Lo sgarbo a Totuccio

Ma non solo: quella che la Dda classifica come «inottemperanza ai doveri di solidarietà mafiosa» si sarebbe tradotta anche nella scarsa attenzione per le esigenze di Totuccio Serio, storico esponente della cosca. Molinetti, addirittura, in una circostanza, sapendo della visita del vecchio associato, avrebbe tentato di defilarsi per non incontrarlo: «Lui non voleva andare a salutare a Totuccio – dice la moglie –. Come?
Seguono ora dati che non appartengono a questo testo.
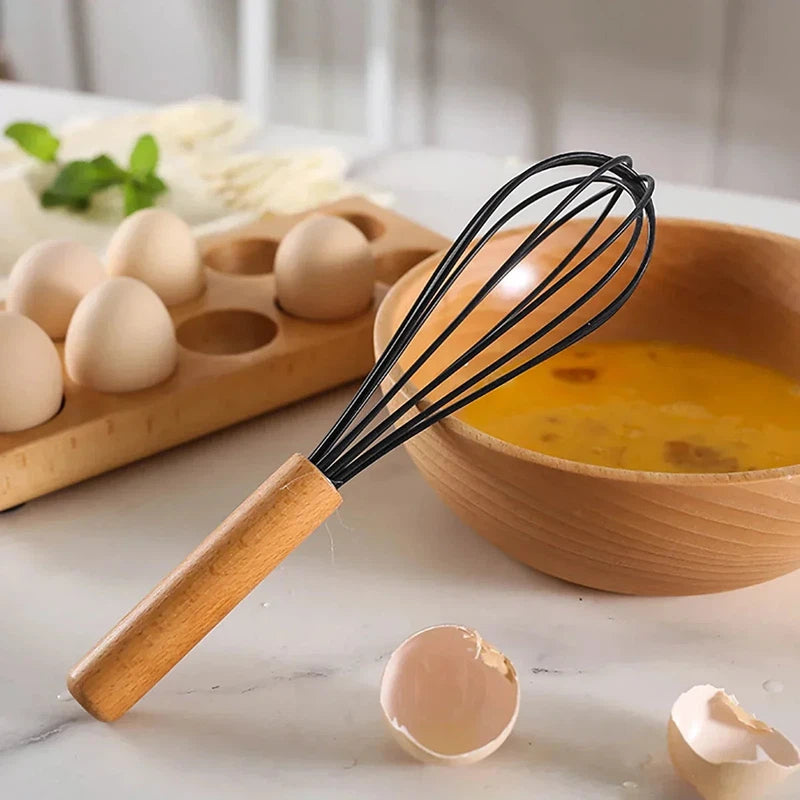 Silicone whisk with wooden handle next to a bowl and eggs, part of the 12Pcs/Set Silicone Kitchen Utensils.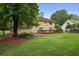 Expansive backyard featuring a lush lawn, mature trees, and a wood deck, creating a serene outdoor space at 1338 Nonie Way, Marietta, GA 30062
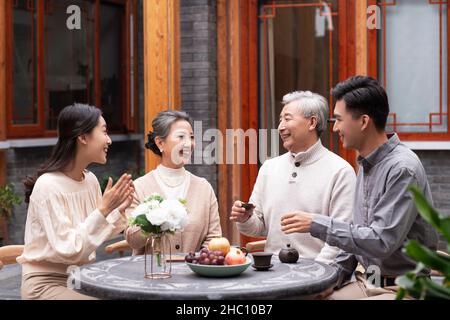 Famiglie felici che bevono il tè e chiacchierano nel cortile Foto Stock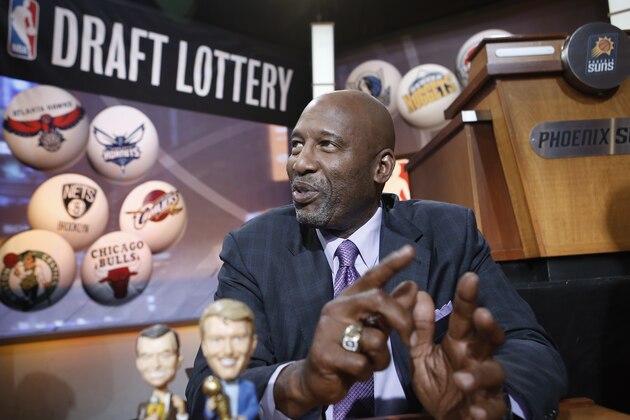 Basketball Hall of Famer James Worthy smiles before the start of the NBA basketball draft lottery in New York, Tuesday, May 20, 2014. Worthy brought bobblehead dolls of the late Lakers broadcaster Chick Hearn and the late Lakers owner Jerry Buss with him for good luck. (AP Photo/Kathy Willens)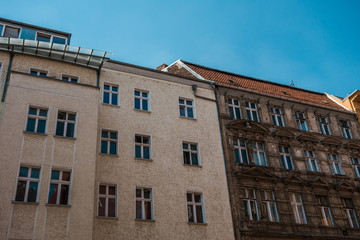 Fototapeta na wymiar white and brown dirty destructive houses at berlin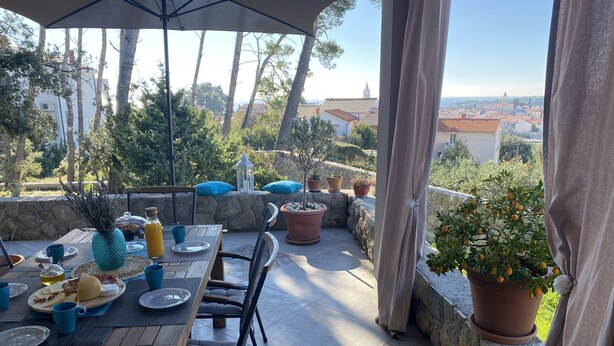 An outdoor patio with a table set for breakfast, surrounded by potted plants and a stone wall. - Villa Arba (Rab)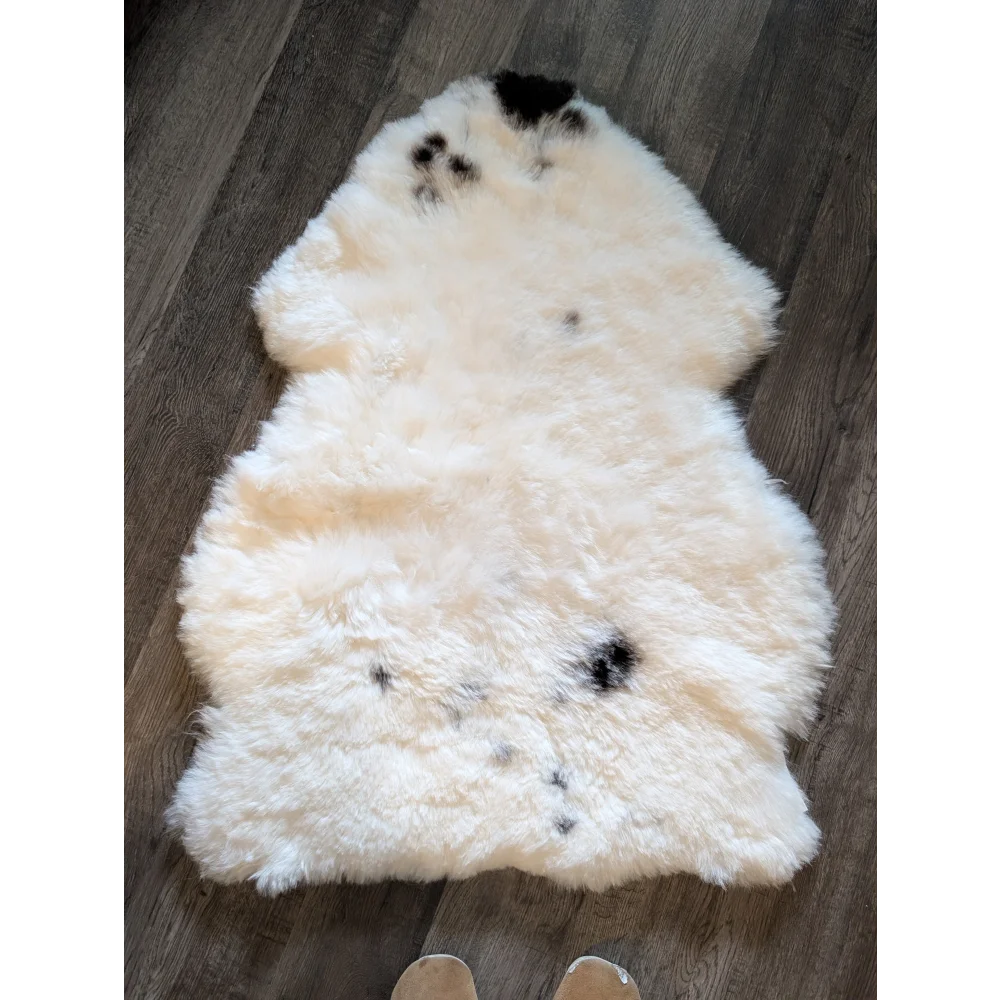 A soft cream-colored icelandic sheepskin rug with black spots made of short wool lying flat on a wooden floor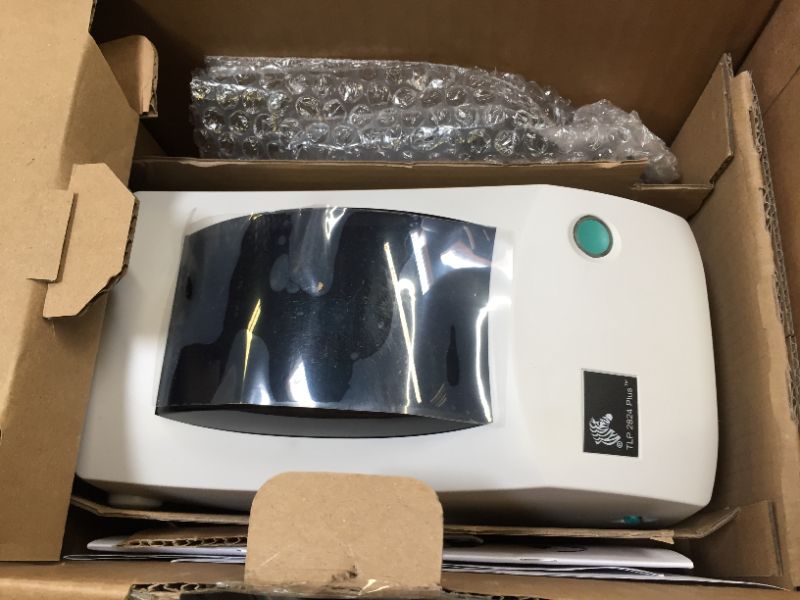 Photo 2 of ZEBRA TLP2824 Plus Thermal Transfer Desktop Monochrome Printer Print Width of 2 in Serial and USB Port Connectivity 282P-101110-000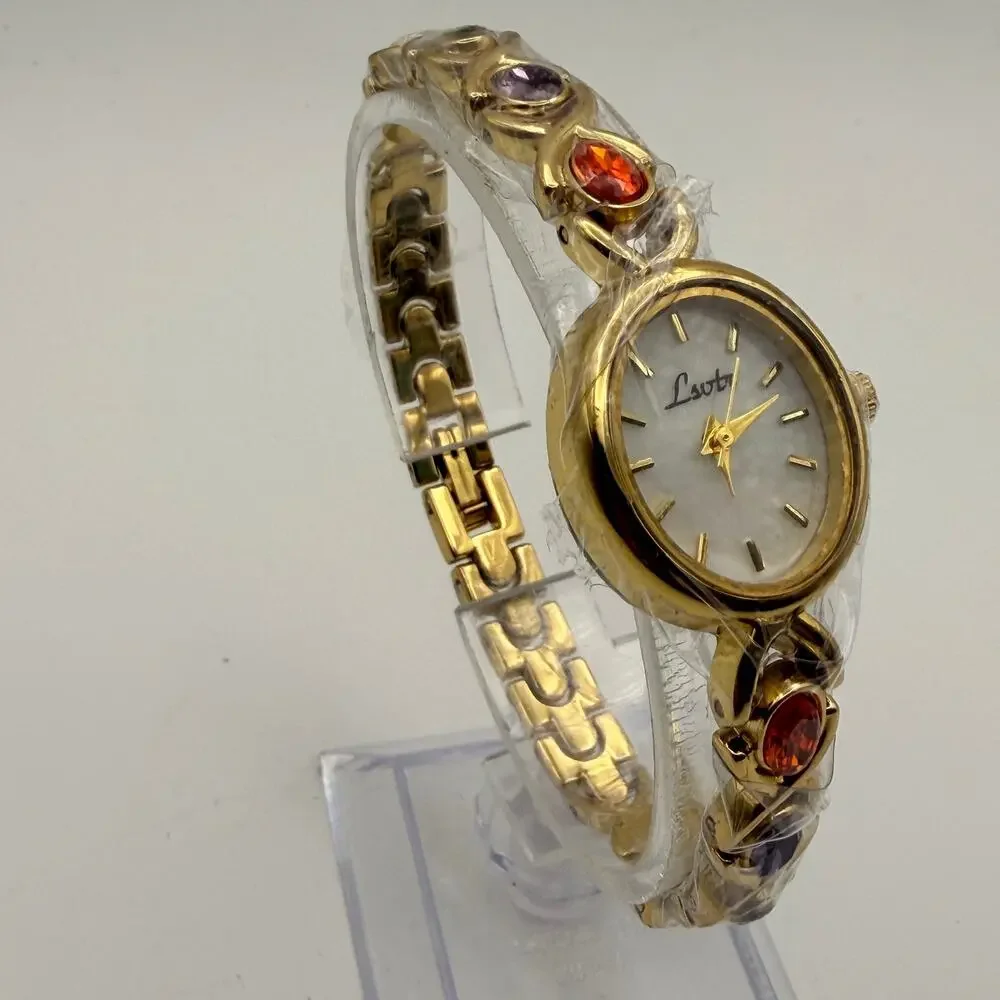 Elegant Gold-Tone Women's Bracelet Watch - Oval Dial & Gemstones New Battery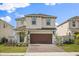 Charming two-story home with a brick driveway and a two-car garage at 1765 Petiole Pl, Kissimmee, FL 34744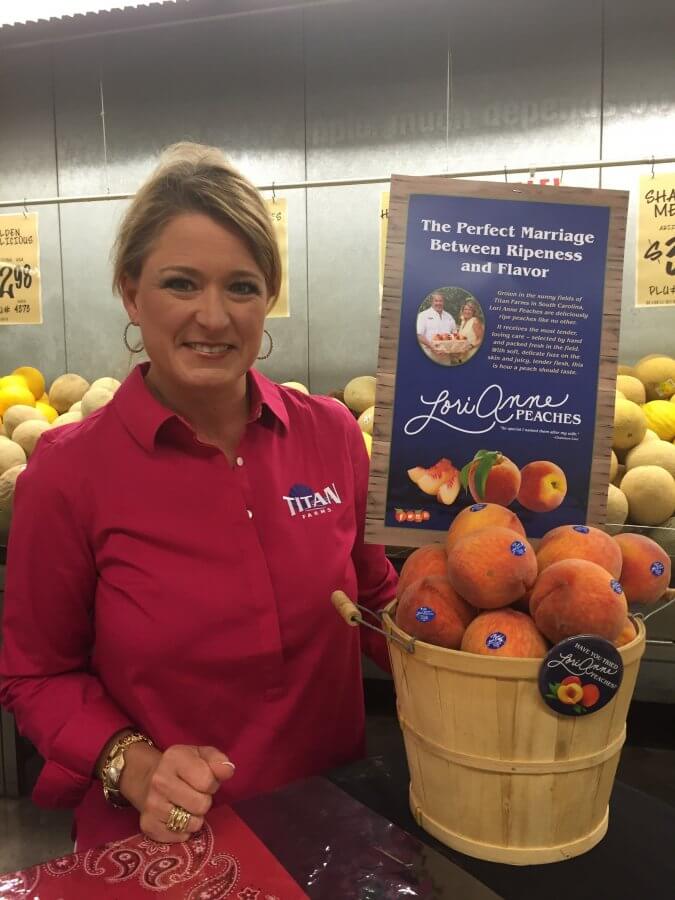 Woman in a red shirt standing beside a display of peaches in a grocery store, promoting Titan Farms peaches with a sign.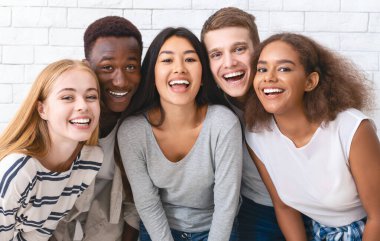 Portrait of happy multiethnic young friends students having fun over white wall background, close up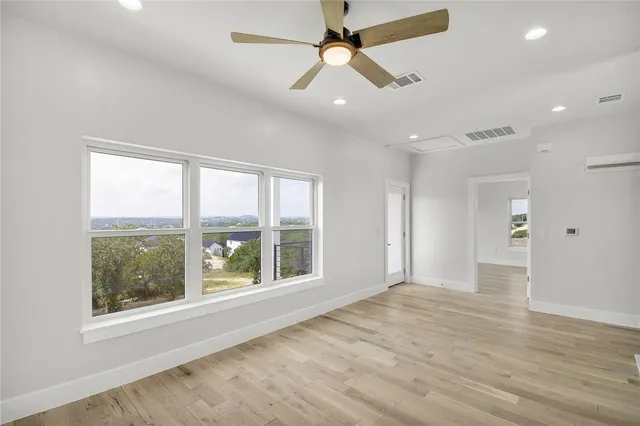 an empty room with wooden floor fan and windows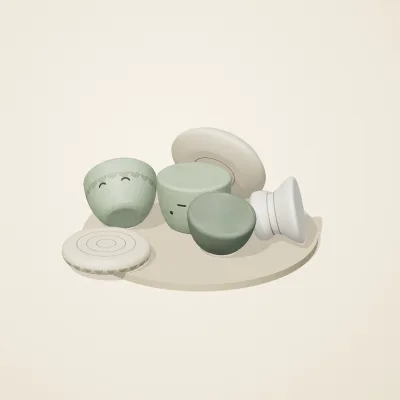 The six parts of Thai Celadon No. 39 in a loose pile on a round stand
Una persona che si è fatto trent'anni di galera…>. Tant’è vero che sarebbe stato Giuseppe, «supplendo all’intollerabile inadempienza paterna», a versare nelle mani di Serio una somma di denaro quale simbolico pegno di amicizia: «Ho preso cinquecento euro e glieli ho dati a Totuccio! Gli ho detto: Totuccio, questi ho, se ne avevo di più te li davo… e si è scialato quel poveretto».